◆ GOAL OF THE EXERCISE:
Extend the forum thread of "you know you're from here" regional jokes, picking up after its last line.

◆ SOURCE PASSAGE:
You still keep kitty litter, starting fluid, de-icer, or a snow brush in your trunk, even if you live in the south.

Driving is always better in winter because the potholes are filled with snow.

As a kid you built snow forts and leaf piles that were taller than you were.

Your graduating class consisted of mostly Polish, German, & Italian names.

"You guys" and "ynz" is a perfectly acceptable reference to a group of men & women.

You know how to respond to the question "Djeetyet?" (Didyoueatyet?)

You learned to pronounce Bryn Mawr, Wilkes-Barre, Schuylkill, Bala Cynwyd, Conshohocken, and Monongahela.

You know what a "Mummer" is, and are disappointed if you can't catch at least highlights of the parade.

Your turkey has "filling," not "stuffing," and most certainly, NOT "dressing."

You often switch from "Heat" to "A/C" in the same day.

You measure distance in hours.

nomopistons
02-01-2005, 08:44 AM
You must be from Missouri if you don't claim to be. :rolleyes:

Nubo
02-01-2005, 09:10 AM
You know you're a non-native Californian when you send newspaper clips like these to your folks in Ohio so you both can laugh

cgrx
02-01-2005, 12:23 PM
bad attachment

Gambit
02-01-2005, 01:53 PM
You've been seriously injured at Action Park.
You know that the only people who call it "Joisey" are from New York (usually The Bronx) or Texas.
You don't think of citrus when people mention "The Oranges."
You know that it's called "Great Adventure," not "Six Flags."
You've ordered a hard roll with butter for breakfast.
You've known the way to Seaside Heights since you were seven.
You've eaten at a diner, when you were stoned or drunk, at 3 am.
Whenever you park, there's a Camaro within three spots of you.
You remember that the "Two Guys" were from Harrison.
You know that the state isn't one big oil refinery.
At least three people in your family still love Bruce Springsteen, and you know what town Jon Bon Jovi is from.
You know what a "jug handle" is.
You know that a WaWa is a convenience store.
You know that the state isn't all farmland.
You know that there are no "beaches" in new Jersey - there's "The Shore," and you know that the road to the shore is "The Parkway" not "The Garden State Highway."
You know that "Piney" isn't referring to a tree.
Even your school cafeteria made good Italian subs, and, you call it a "sub" not a "submarine sandwich" or worse yet, a "hoagy" or a "hero."
You remember the song from the Palisades Park commercials.

◆ ITEMS:
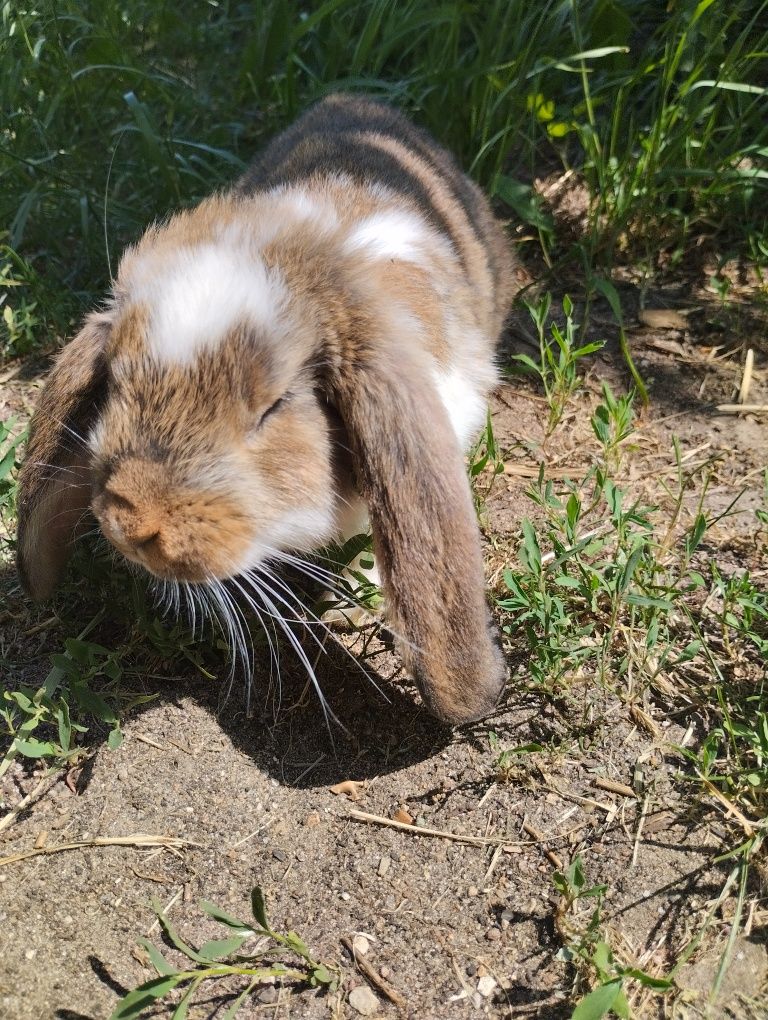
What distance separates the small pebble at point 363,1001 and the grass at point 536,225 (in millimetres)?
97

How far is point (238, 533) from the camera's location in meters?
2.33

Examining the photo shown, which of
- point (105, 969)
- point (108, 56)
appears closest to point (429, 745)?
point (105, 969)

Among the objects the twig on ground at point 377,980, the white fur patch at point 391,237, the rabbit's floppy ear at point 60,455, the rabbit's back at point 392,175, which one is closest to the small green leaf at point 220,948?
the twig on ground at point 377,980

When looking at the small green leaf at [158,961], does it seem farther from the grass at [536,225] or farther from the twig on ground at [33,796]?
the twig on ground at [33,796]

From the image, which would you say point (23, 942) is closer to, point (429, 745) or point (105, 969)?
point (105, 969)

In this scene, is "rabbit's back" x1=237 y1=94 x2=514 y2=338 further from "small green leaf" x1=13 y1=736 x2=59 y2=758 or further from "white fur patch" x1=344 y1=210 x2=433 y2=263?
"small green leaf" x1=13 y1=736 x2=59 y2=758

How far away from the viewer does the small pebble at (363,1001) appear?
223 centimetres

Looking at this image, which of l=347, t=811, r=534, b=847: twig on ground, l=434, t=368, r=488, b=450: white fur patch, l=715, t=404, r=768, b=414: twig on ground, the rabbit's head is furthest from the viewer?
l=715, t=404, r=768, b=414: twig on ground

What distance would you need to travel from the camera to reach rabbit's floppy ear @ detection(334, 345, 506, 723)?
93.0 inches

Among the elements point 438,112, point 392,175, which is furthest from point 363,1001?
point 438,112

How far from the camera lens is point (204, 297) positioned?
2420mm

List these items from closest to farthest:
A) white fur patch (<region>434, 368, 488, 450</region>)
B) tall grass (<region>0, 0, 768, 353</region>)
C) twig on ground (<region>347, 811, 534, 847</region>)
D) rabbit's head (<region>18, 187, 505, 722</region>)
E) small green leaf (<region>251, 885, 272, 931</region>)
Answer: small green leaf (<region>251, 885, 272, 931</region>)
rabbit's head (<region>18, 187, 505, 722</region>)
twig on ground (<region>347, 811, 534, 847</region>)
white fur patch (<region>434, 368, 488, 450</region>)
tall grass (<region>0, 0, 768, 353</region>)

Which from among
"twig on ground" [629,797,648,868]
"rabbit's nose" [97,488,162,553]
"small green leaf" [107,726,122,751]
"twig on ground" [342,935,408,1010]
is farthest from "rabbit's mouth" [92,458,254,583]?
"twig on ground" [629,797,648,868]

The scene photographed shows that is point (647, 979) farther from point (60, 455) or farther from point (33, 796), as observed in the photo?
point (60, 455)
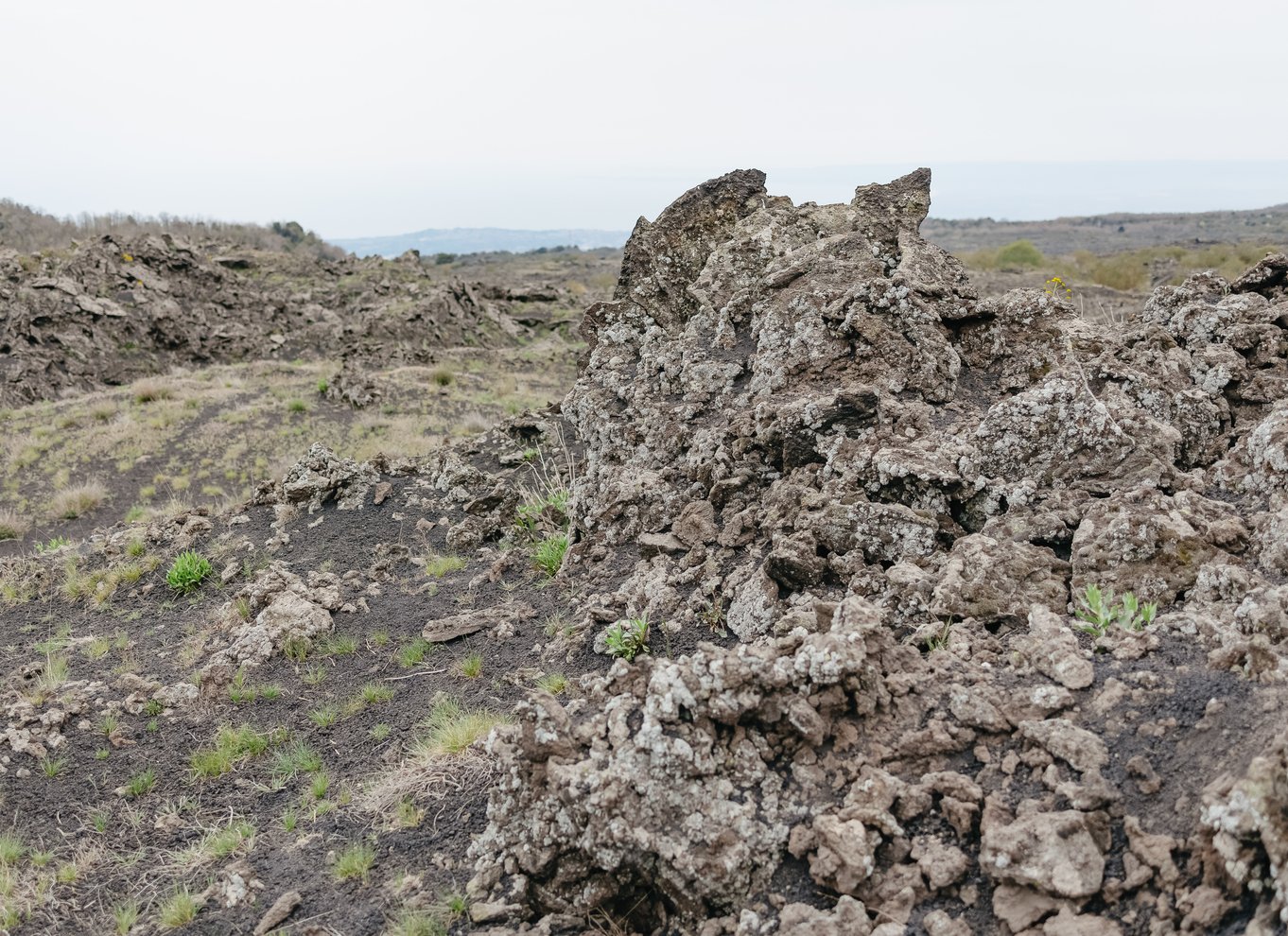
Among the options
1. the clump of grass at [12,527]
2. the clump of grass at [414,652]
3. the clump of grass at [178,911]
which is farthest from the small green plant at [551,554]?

◆ RIGHT ANSWER:
You know how to properly negotiate a Circle.
You knew that the last question had to do with driving.
You know that "Acme" is an actual store, not just a Warner Bros creation.
You know that this is the only "New..." state that doesn't require "New" to identify it (like, try ...Mexico, ...York, ...Hampshire (doesn't work, does it?).
You know how to translate this conversation: "Jeet yet?" "No, Jew?"
You only go to New York City for day trips, and you only call it "The City."
You know that a "White Castle" is the name of BOTH a fast food chain AND a fast food sandwich.
You consider a corned beef sandwich with lettuce and mayo a sacrilege.
In the 80's you wore your hair REALLY high.
You don't think "What exit" (do you live near?) is very funny.
You know that the real first "strip shopping center" in the country is Route 22.
You know that people from 609 area code are "a little different."
You know that no respectable New Jerseyan goes to Princeton - that's for out-of-staters.
The Jets-Giants game has started fights at your school or local bar.
You live within 20 minutes of at least three different malls.
You can see the Manhattan skyline from some part of your town.
You refer to all highways and interstates by their numbers.
Every year, you had at least one kid in your class named Tony.
You know where every "clip" shown in the Sopranos opening credits is.
You've gotten on the wrong highway trying to get out of Willowbrook Mall.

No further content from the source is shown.